And when it was determined that he should sail into Italy and that Paul, with the other prisoners, should be delivered to a centurion, named Julius, of the band Augusta,
Going on board a ship of Adrumetum, we launched, meaning to sail by the coasts of Asia, Aristarchus, the Macedonian of Thessalonica, continuing with us.
And the day following, we came to Sidon.
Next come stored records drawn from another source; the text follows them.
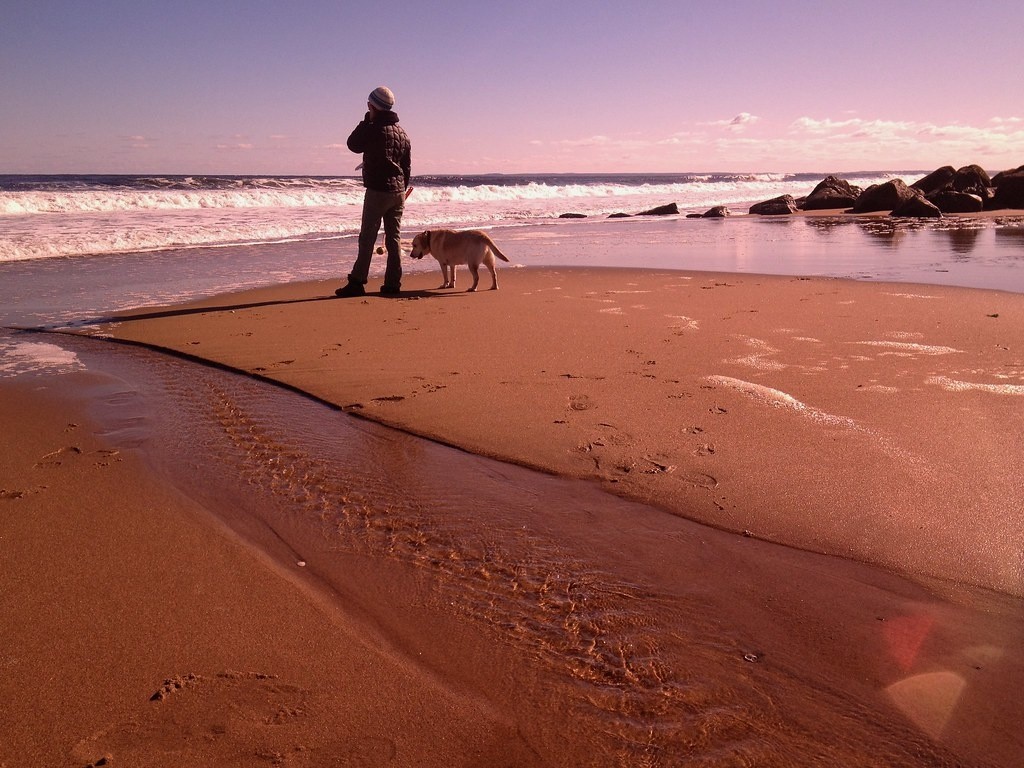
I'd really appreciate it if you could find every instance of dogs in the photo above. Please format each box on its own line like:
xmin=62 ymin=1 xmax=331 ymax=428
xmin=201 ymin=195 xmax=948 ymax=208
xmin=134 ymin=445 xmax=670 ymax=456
xmin=410 ymin=228 xmax=510 ymax=292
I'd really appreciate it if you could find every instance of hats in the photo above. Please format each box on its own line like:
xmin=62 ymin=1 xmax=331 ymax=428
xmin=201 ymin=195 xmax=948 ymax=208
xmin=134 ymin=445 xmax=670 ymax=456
xmin=368 ymin=86 xmax=394 ymax=110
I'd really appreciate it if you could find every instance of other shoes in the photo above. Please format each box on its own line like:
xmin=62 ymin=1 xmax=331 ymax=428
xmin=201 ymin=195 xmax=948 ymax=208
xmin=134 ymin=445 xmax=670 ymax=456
xmin=380 ymin=286 xmax=400 ymax=296
xmin=335 ymin=282 xmax=366 ymax=297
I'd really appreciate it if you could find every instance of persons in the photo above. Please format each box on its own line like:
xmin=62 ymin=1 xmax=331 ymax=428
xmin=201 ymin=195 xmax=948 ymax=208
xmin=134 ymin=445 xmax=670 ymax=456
xmin=335 ymin=87 xmax=412 ymax=296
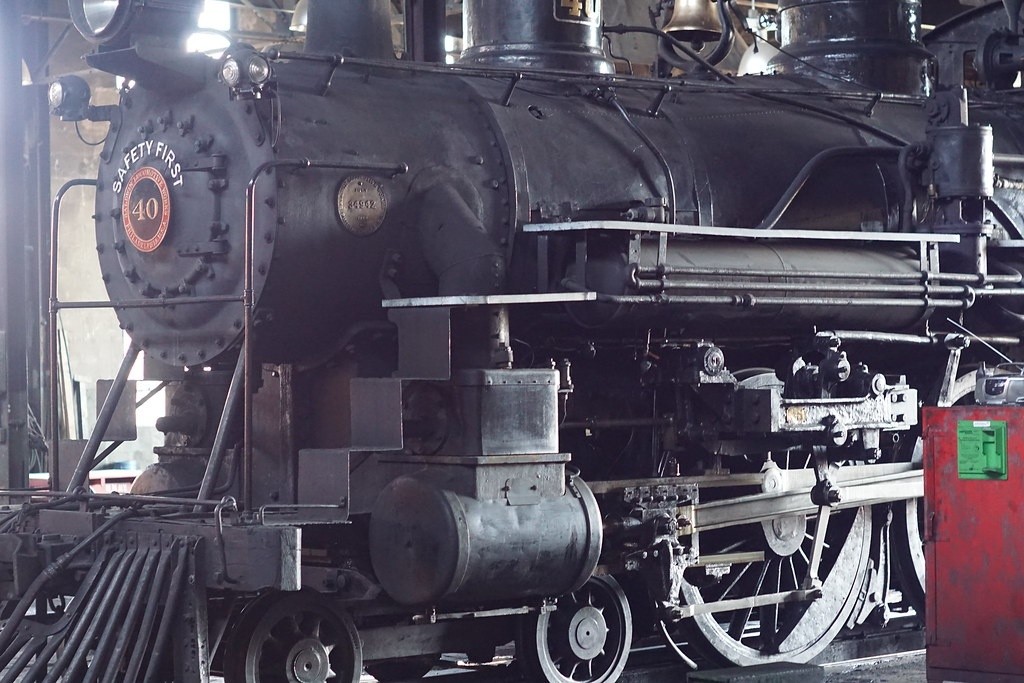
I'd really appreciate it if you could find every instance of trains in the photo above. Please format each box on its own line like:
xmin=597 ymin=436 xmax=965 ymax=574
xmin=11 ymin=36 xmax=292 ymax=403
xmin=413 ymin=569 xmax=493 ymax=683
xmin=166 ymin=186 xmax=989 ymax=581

And Julius, treating Paul courteously, permitted him to go to his friends and to take care of himself.
And when we had launched from thence, we sailed under Cyprus, because the winds were contrary.
And sailing over the sea of Cilicia and Pamphylia, we came to Lystra, which is in Lycia.
And there, the centurion, finding a ship of Alexandria sailing into Italy, removed us into it.
And when for many days we had sailed slowly and were scarce come over against Gnidus, the wind not suffering us, we sailed near Crete by Salmone.
And with much ado sailing by it, we came into a certain place, which is called Good-havens, nigh to which was the city of Thalassa.
And when much time was spent and when sailing now was dangerous, because the fast was now past, Paul comforted them,
Saying to them: Ye men, I see that the voyage beginneth to be with injury and much damage, not only of the lading and ship, but also of our lives.
But the centurion believed the pilot and the master of the ship, more than those things which were said by Paul.
And whereas it was not a commodious haven to winter in, the greatest part gave counsel to sail thence, if by any means they might reach Phenice, to winter there, which is a haven of Crete, looking towards the southwest and northwest.
And the south wind gently blowing, thinking that they had obtained their purpose, when they had loosed from Asson, they sailed close by Crete.
But not long after, there arose against it a tempestuous wind, called Euroaquilo.
And when the ship was caught and could not bear up against the wind, giving up the ship to the winds, we were driven.
And running under a certain island that is called Cauda, we had much work to come by the boat.
Which being taken up, they used helps, undergirding the ship: and fearing lest they should fall into the quicksands, they let down the sail yard and so were driven.
And we, being mightily tossed with the tempest, the next day they lightened the ship.
And the third day they cast out with their own hands the tacking of the ship.
And when neither sun nor stars appeared for many days and no small storms lay on us, all hope of our being saved was now taken away.
And after they had fasted a long time, Paul standing forth in the midst of them, said: You should indeed, O ye men, have hearkened unto me and not have loosed from Crete and have gained this harm and loss.
And now I exhort you to be of good cheer. For there shall be no loss of any man’s life among you, but only of the ship.
For an angel of God, whose I am and whom I serve, stood by me this night,
Saying: Fear not, Paul, thou must be brought before Caesar; and behold, God hath given thee all them that sail with thee.
Wherefore, sirs, be of good cheer: for I believe God, that it shall so be, as it hath been told me.
And we must come unto a certain island.